Of course he had to hold Zola and Casiraghi back, I say; neither was in top physical form and their energies needed to be spared. Zola was still recovering from dysentery and Casiraghi had complained of stomach cramps in training. Yes, it was fine leaving the field without a top-flight defender after Apolloni was sent off - after all, the Italian side has struggled through far worse with 10 men before. As for the decision to play Ravanelli at less than top form, well, he had gone on to the field for Juventus in the European Cup final against Ajax last month in a similar condition and played like a dream. The fact that he didn't do the same last Friday was just bad luck.

As Sacchi himself has said: if his tactical manoeuvres had worked out, he would have been a hero. So it seems churlish and immature to blame him because the team did not live up to his expectations. The truth is that football is a team effort. "When we win, we are all good. When we lose, the fault is collective." Go, Arrigo, sock it to them.

And so to tonight's challenge against Germany. There is a saying in Italy that the national football team always messes up when things are going well but pulls out the stops when the pressure is on.
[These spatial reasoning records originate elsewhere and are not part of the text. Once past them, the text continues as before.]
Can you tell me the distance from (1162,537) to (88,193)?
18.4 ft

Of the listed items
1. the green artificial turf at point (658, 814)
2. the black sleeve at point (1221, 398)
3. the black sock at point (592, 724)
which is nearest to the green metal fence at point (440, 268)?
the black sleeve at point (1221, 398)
Right now, that dictum is the only thing keeping this manic-depressive excuse for a country from slitting its collective wrists. When Germany walked all over Russia on Sunday night, the reaction around here was akin to an epileptic convulsion.

If Italy win, I will have to put up with another nauseating outpouring of self-congratulatory glee. My footie-mad friends won't forgive me for saying so, but I'll be much happier if they lose. It'll bring this crazy national psychosis to a rapid, if brutal close. I know the country will get over it, just like it recovered from its ignominious early exit from the Mexico World Cup 10 years ago. And in the meantime, I can look forward to having the beach to myself this weekend.